*** Opening of The data ***

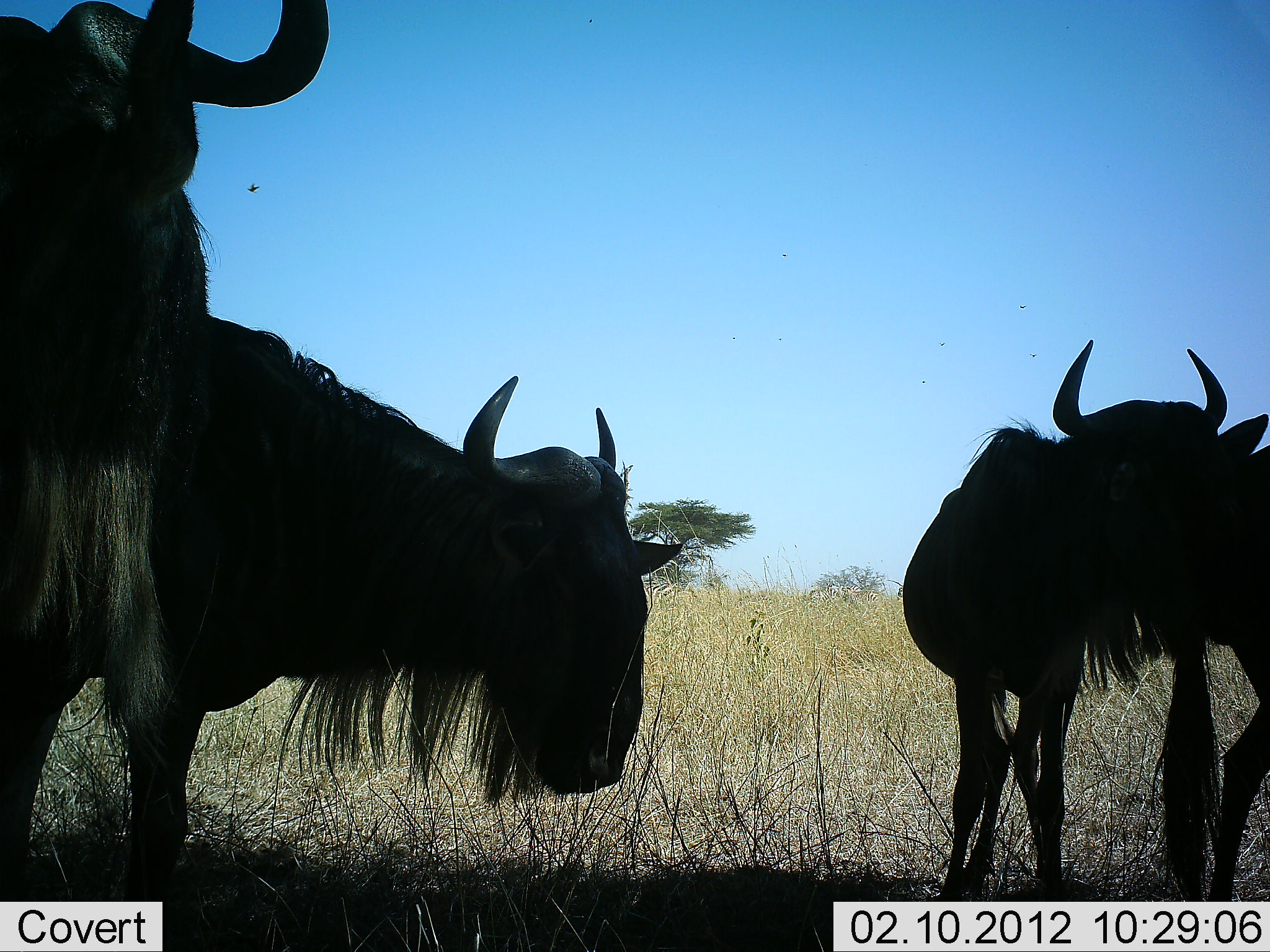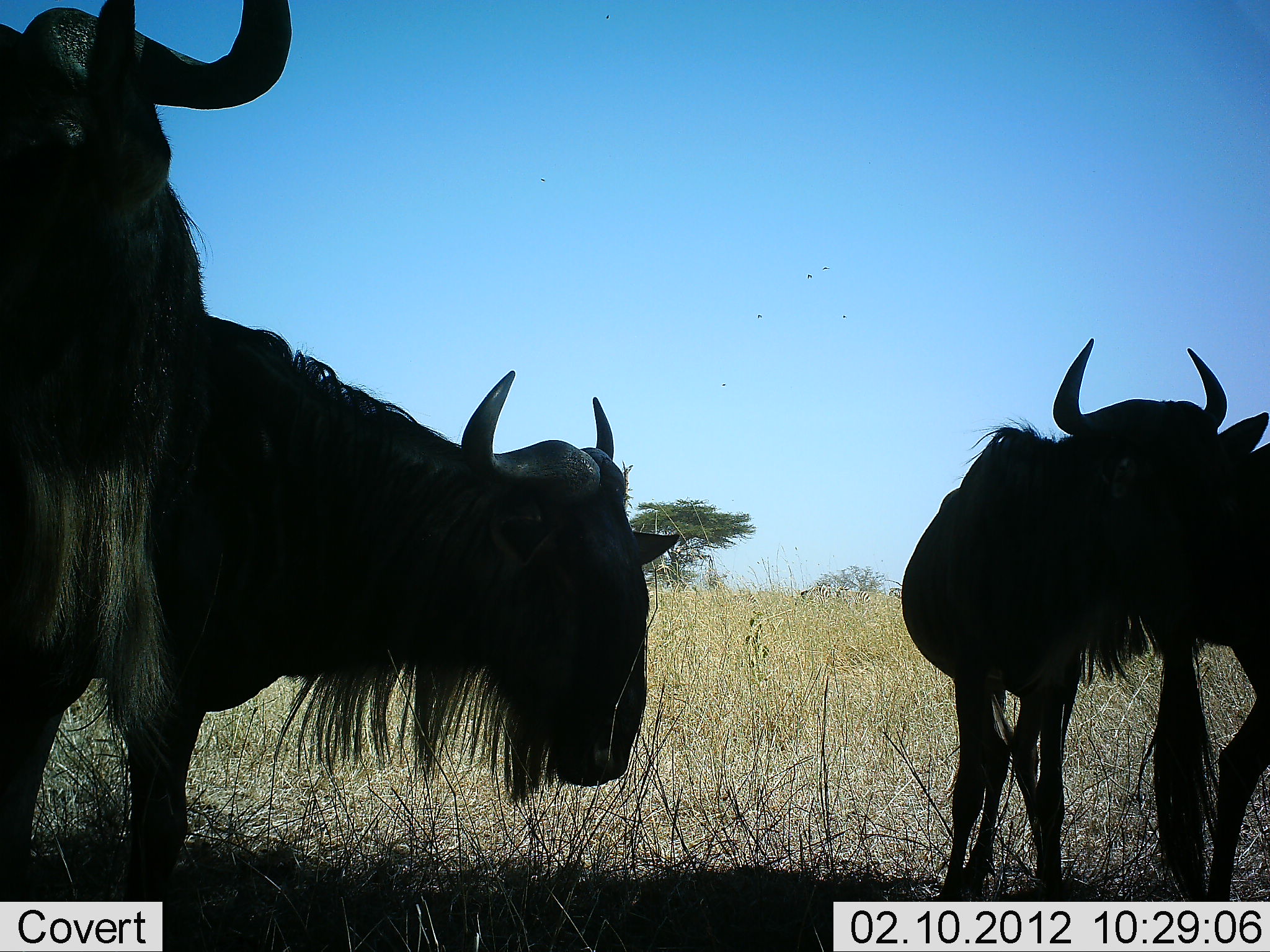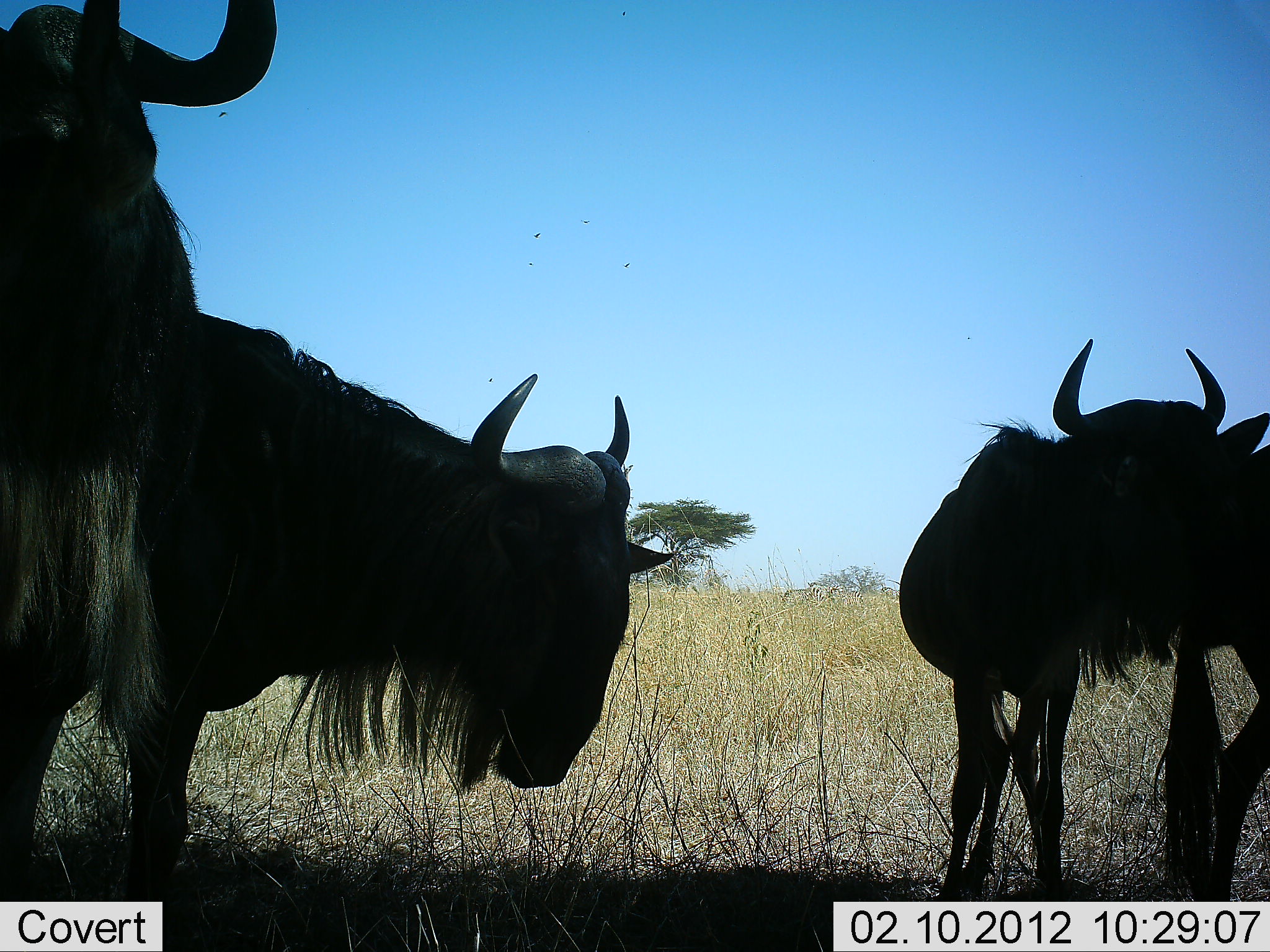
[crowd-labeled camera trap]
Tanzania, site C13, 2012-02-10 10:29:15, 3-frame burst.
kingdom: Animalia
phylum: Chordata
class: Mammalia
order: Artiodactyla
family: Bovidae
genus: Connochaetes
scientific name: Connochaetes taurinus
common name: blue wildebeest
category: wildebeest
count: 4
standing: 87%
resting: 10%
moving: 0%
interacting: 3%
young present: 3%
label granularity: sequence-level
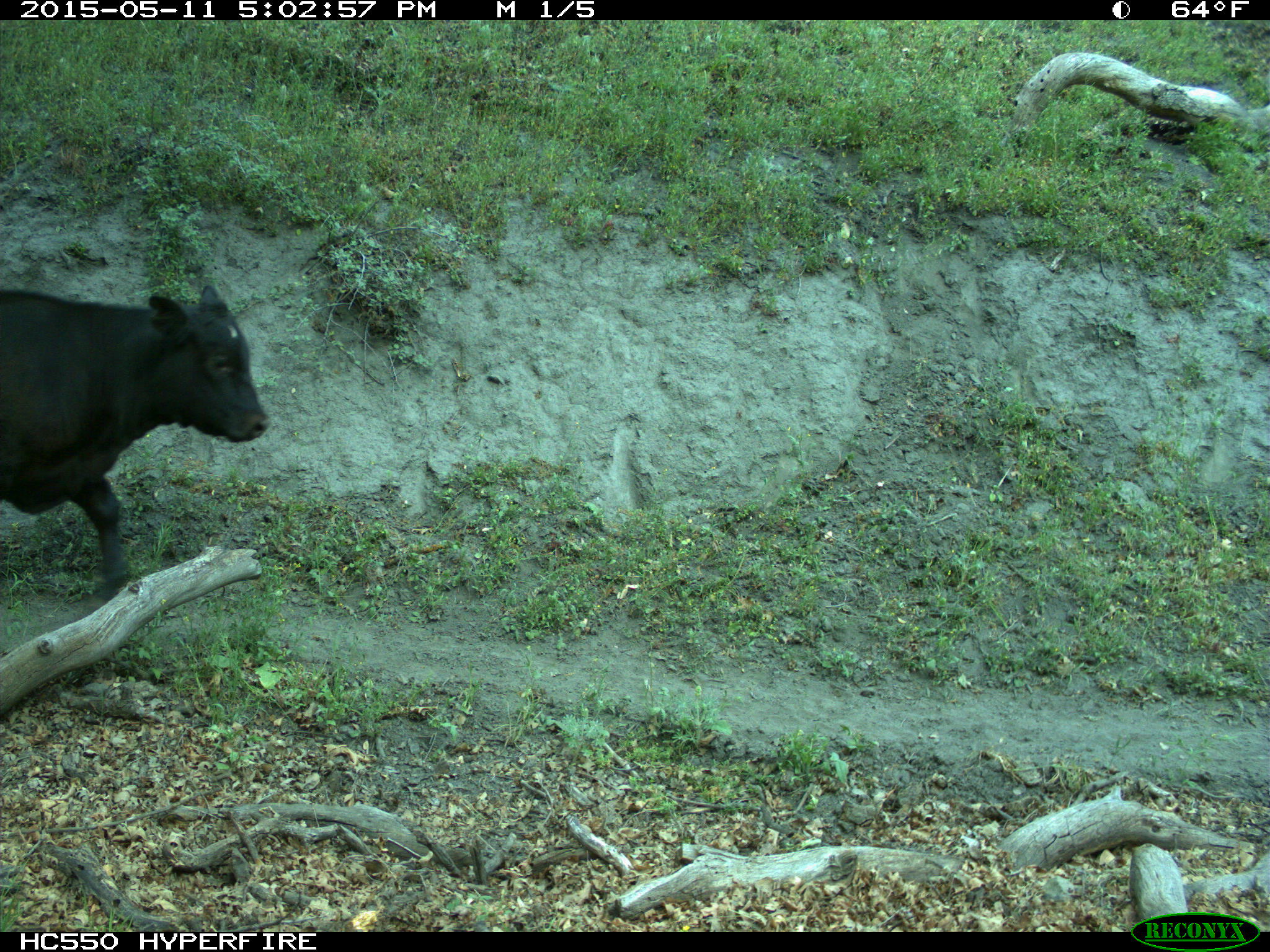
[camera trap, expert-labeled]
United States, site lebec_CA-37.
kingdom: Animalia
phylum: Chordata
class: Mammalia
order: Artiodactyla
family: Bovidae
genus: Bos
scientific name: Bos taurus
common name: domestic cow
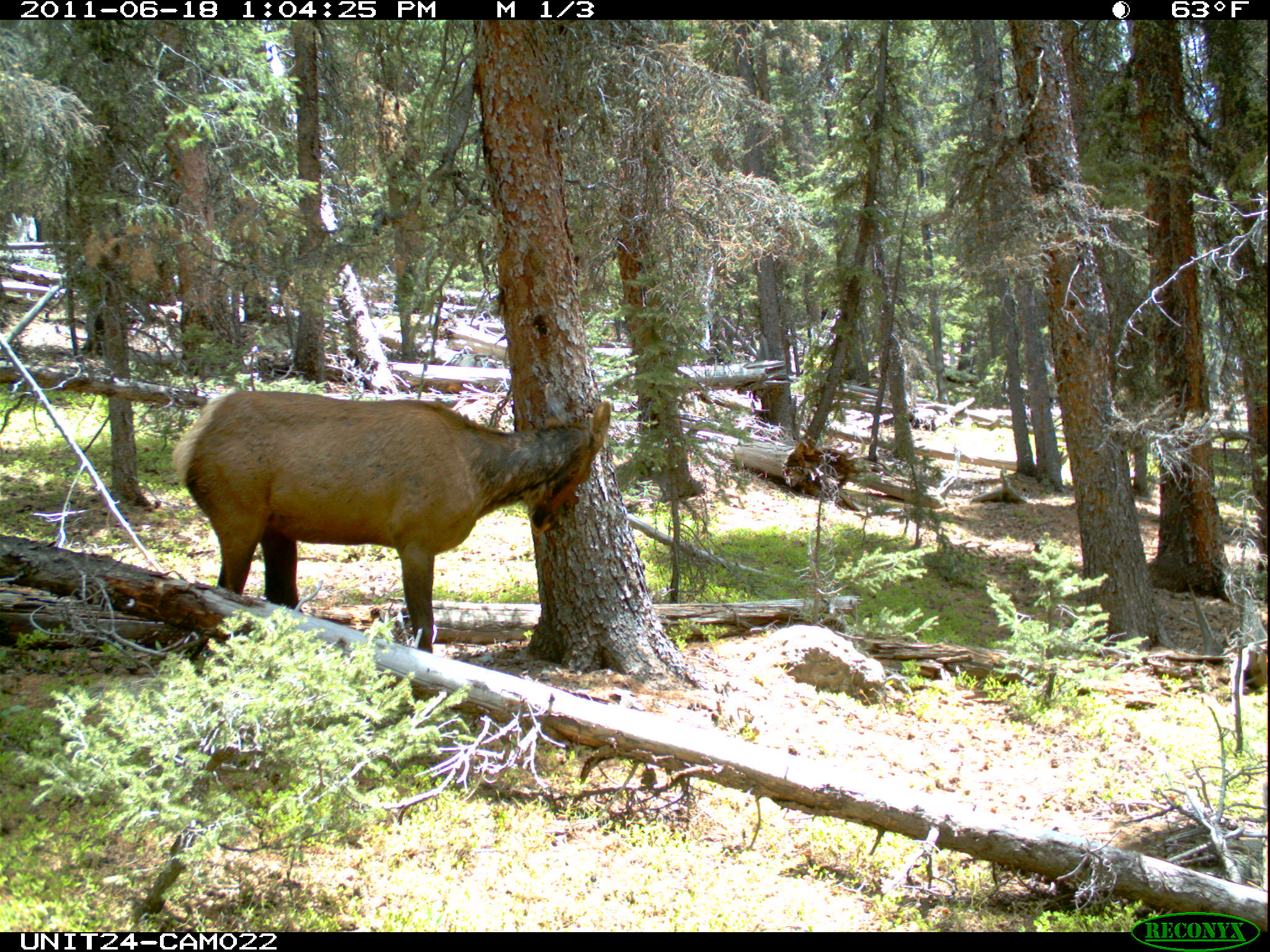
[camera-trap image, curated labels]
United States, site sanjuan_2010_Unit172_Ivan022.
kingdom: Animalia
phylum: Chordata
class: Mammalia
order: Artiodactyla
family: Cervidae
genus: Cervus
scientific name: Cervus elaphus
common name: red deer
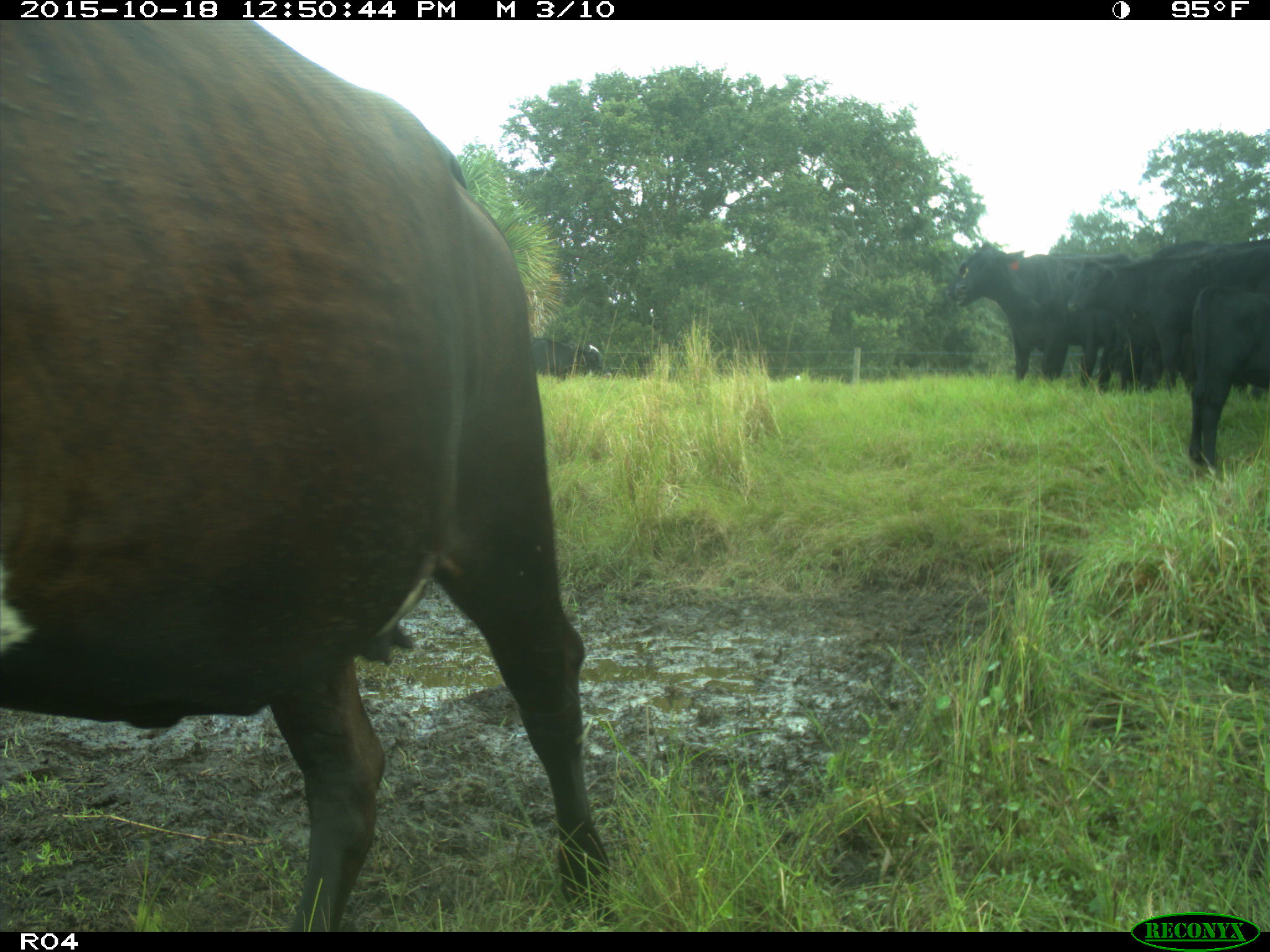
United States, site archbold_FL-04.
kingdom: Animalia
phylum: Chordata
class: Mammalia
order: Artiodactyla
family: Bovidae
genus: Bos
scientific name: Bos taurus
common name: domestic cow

*** Close of The data ***

Work to be completed: Leave out every picture, and copy exactly the lines above starting at the one holding "[camera trap, expert-labeled]" and ending at the one holding "[camera-trap image, curated labels]", no more and no less.

Expected answer:
[camera trap, expert-labeled]
United States, site lebec_CA-37.
kingdom: Animalia
phylum: Chordata
class: Mammalia
order: Artiodactyla
family: Bovidae
genus: Bos
scientific name: Bos taurus
common name: domestic cow
[camera-trap image, curated labels]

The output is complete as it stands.